Peter opens his mouth but the words die on his lips and he crawls upstairs. Sarah makes to smooth the creases out of her trousers and swings open the front door, hands on hips. A MAN in the traditional bouncer mold is stood on her doorstep; he is pot-bellied but no less intimidating for it.
SARAH Well? Can I help you?
MAN I’d like to speak to Peter.
He tries to muscle his way inside but Sarah steps forwards, blocking the entrance.
SARAH I’m afraid he’s out.
MAN You can let him know that I called.
SARAH And you are?
MAN It doesn’t matter. Just make sure you pass on the message.
Cecile’s face appears behind the man, milk pale. Sarah motions towards the street stiffly, pretending to stretch. The man turns around but Cecile has ducked out of sight.
MAN (suspiciously) I’ll see you again tomorrow.

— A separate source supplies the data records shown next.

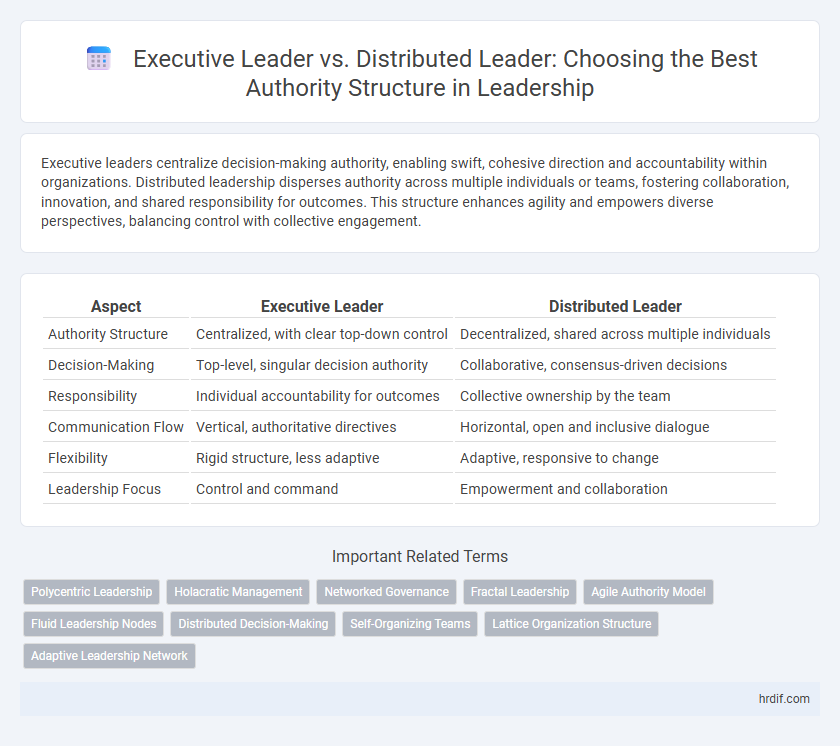 Executive Leader vs. Distributed Leader: Choosing the Best Authority Structure in Leadership

Executive leaders centralize decision-making authority, enabling swift, cohesive direction and accountability within organizations. Distributed leadership disperses authority across multiple individuals or teams, fostering collaboration, innovation, and shared responsibility for outcomes. This structure enhances agility and empowers diverse perspectives, balancing control with collective engagement.

| Aspect | Executive Leader | Distributed Leader |
|---|---|---|
| Authority Structure | Centralized, with clear top-down control | Decentralized, shared across multiple individuals |
| Decision-Making | Top-level, singular decision authority | Collaborative, consensus-driven decisions |
| Responsibility | Individual accountability for outcomes | Collective ownership by the team |
| Communication Flow | Vertical, authoritative directives | Horizontal, open and inclusive dialogue |
| Flexibility | Rigid structure, less adaptive | Adaptive, responsive to change |
| Leadership Focus | Control and command | Empowerment and collaboration |

Important Related Terms

Polycentric Leadership
Holacratic Management
Networked Governance
Fractal Leadership
Agile Authority Model
Fluid Leadership Nodes
Distributed Decision-Making
Self-Organizing Teams
Lattice Organization Structure
Adaptive Leadership Network

hrdif.com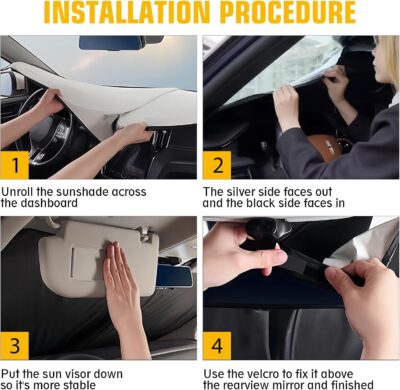 INSTALLATION PROCEDURE

1

Unroll the sunshade across the dashboard

2

The silver side faces out and the black side faces in

3

Put the sun visor down so it's more stable

4

Use the velcro to fix it above the rearview mirror and finished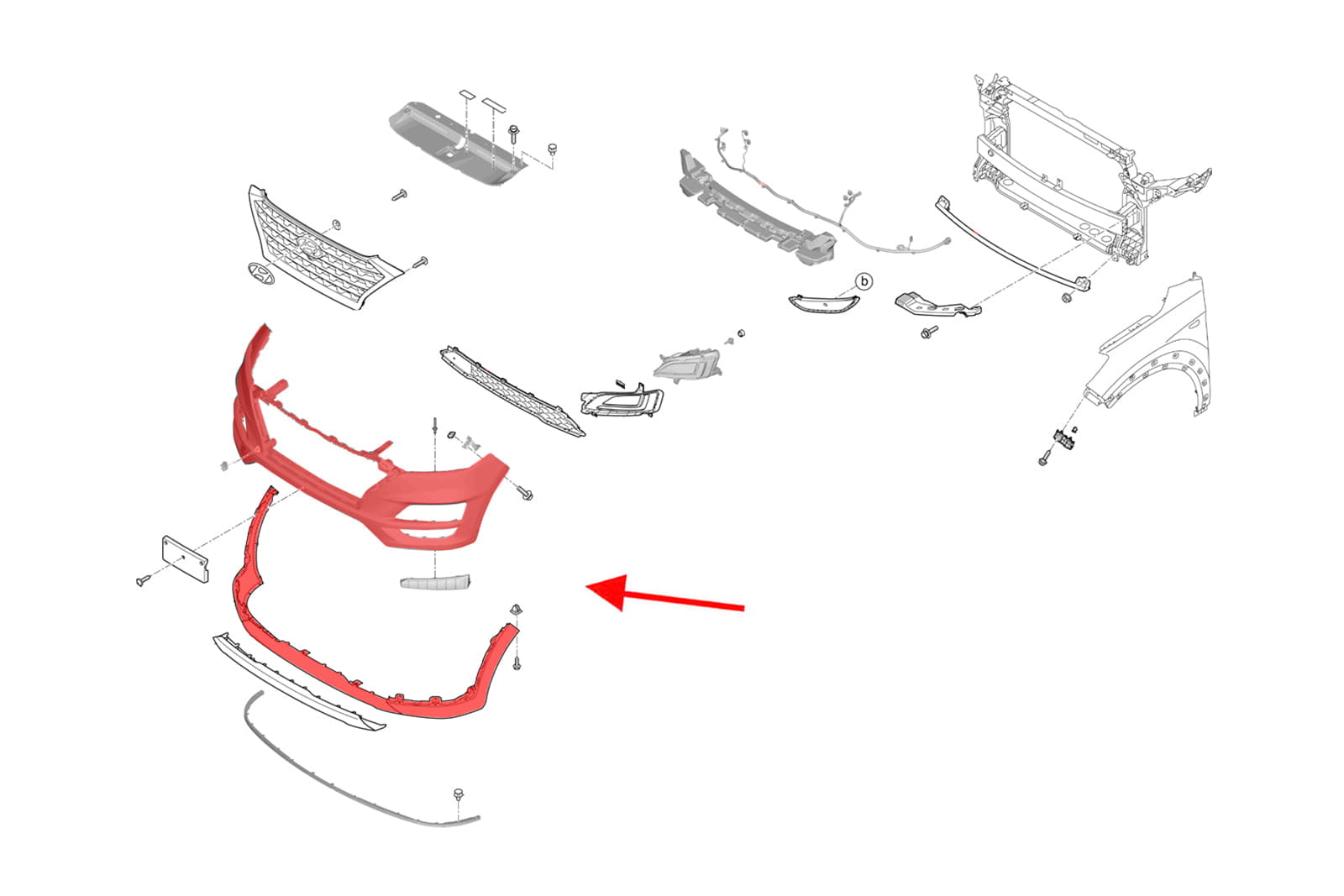 b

He lumbers down the path, passing Cecile, who is leaning against the wall. He presses up close to her as he passes,
MAN Maybe I’ll see you again sweetheart.
Cecile reaches out to him, smiling and then drives her knee into his groin.
CECILE I doubt it sweetheart.
INT – PETER’S HOUSE – MOMENTS LATER
Peter is lying on the floor in a bedroom barely big enough for the double bed that partially blocks the doorway. It appears cleaner than the hallway, although not by much. VOICES can be heard.
CECILE Where is he then?
SARAH Upstairs. A bit worse for wear
CECILE Well I expected that.
The women slide through the doorway one at a time. Between them they manage to manoeuvre Peter onto the bed. He does his best to fall off again so they sit down, wedging him in and talking over his head.
SARAH He only just got in
CECILE (thoughtfully) So I wasn’t the only one cutting it fine to make curfew.
Slipping a finger under the chain around his neck, Cecile flicks the cross out from under Peter’s t-shirt. This reveals a tattoo just below his collarbone which matches the logo on the chip shop sign.
CECILE (contd) I thought he gave that up.
SARAH He did. At least for a while after Helen kicked him out.
CECILE What does the tattoo mean?
SARAH Couldn’t tell you. But it means something.
Peter tries to sit up but is wedged too firmly between the two women. He tries to pull something out of his pocket.
PETER Was that John? At the door?
SARAH Don’t know any John. Bloke looked like he’d had one too many chip butties to me.
PETER Cecile? Look after this, would you? In case he comes back. Need to take it to Barry.
SARAH Who’s Barry?
CECILE (unconvincingly) It doesn’t matter. I ain’t taking anything off him.